Frederix Ines, Vandijck Dominique, Hens Niel, De Sutter Johan, Dendale Paul
a Department of Cardiology , Jessa Hospital , Hasselt , Belgium.
b Faculty of Medicine & Life Sciences , Hasselt University , Diepenbeek , Belgium.
Acta Cardiol. 2018 Jun;73(3):222-229. doi: 10.1080/00015385.2017.1361892. Epub 2017 Aug 11.
Cardiac rehabilitation for ischaemic heart disease effectively reduces cardiovascular readmission rate and mortality. Current uptake rates however, remain low. This study assesses the social and economic impact of increasing centre-based cardiac rehabilitation uptake and the additional value of cardiac telerehabilitation using cost-benefit analysis (CBA) in Belgium.
Cost-benefit analysis was conducted to analyse three scenarios: (1) current situation: 20% uptake rate of cardiac rehabilitation; (2) alternative scenario one: 40% uptake rate of cardiac rehabilitation; and (3) alternative scenario two: 20% uptake of cardiac rehabilitation and 20% uptake of both cardiac rehabilitation and telerehabilitation. Impacts considered included cardiac (tele)rehabilitation programme costs, direct inpatient costs, productivity losses and burden of disease.

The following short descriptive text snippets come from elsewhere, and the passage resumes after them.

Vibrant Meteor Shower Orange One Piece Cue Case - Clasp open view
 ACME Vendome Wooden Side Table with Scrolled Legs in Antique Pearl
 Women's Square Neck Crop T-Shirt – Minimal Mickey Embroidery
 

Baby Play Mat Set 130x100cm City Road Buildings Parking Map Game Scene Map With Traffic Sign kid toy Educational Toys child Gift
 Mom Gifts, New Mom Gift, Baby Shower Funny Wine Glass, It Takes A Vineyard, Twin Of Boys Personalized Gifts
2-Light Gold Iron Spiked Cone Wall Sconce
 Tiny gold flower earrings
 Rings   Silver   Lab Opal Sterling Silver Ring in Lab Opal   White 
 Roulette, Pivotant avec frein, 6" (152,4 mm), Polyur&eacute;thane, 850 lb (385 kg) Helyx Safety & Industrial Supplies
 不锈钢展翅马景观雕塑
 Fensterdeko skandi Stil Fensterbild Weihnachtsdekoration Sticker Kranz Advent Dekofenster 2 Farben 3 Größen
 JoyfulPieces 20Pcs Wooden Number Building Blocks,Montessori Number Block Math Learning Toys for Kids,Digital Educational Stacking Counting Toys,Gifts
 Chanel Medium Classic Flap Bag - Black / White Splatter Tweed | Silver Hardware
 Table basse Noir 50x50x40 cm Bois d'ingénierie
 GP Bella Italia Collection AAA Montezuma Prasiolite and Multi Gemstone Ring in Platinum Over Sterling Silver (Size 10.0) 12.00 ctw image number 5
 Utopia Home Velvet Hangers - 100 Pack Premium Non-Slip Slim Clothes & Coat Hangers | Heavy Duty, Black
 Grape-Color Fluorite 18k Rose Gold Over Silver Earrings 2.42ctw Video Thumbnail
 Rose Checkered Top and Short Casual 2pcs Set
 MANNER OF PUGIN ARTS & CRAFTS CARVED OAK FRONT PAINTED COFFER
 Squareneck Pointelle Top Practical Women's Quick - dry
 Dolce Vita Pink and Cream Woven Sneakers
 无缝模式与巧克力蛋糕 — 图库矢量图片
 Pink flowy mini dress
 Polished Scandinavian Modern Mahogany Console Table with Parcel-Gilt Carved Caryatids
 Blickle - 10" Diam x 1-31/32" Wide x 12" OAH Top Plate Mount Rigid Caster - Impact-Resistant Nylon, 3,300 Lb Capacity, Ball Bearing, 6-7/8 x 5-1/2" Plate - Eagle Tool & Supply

Compared to the current situation, there was a net total monetised benefit of 9.18 M€ and 9.10 M€ for scenarios one and two, respectively. Disability Adjusted Life Years were 12,805-12,980 years lower than the current situation. This resulted in a benefit-cost ratio of 1.52 and 1.43 for scenarios one and two, respectively.
Increased cardiac rehabilitation uptake rates can reduce the burden of disease, and the resulting benefits exceed its costs. This research supports the necessity for greater promotion and routine referral to cardiac rehabilitation to be made standard practice. The implementation of telerehabilitation as an adjunct is to be encouraged, especially for those patients unable to attend centre-based cardiac rehabilitation.
缺血性心脏病的心脏康复可有效降低心血管疾病再入院率和死亡率。然而,目前的接受率仍然很低。本研究使用成本效益分析(CBA)评估在比利时提高基于中心的心脏康复接受率的社会和经济影响以及心脏远程康复的附加价值。
进行成本效益分析以分析三种情景:(1)现状:心脏康复接受率为20%;(2)替代情景一:心脏康复接受率为40%;(3)替代情景二:心脏康复接受率为20%且心脏康复和远程康复的接受率均为20%。考虑的影响包括心脏(远程)康复计划成本、直接住院成本、生产力损失和疾病负担。
与现状相比,情景一和情景二的货币化总净效益分别为918万欧元和910万欧元。伤残调整生命年比现状减少了12,805 - 12,980年。这导致情景一和情景二的效益成本比分别为1.52和1.43。
提高心脏康复接受率可减轻疾病负担,且产生的效益超过成本。本研究支持加大推广力度并将常规转诊至心脏康复作为标准做法的必要性。应鼓励实施远程康复作为辅助手段,特别是对于那些无法参加基于中心的心脏康复的患者。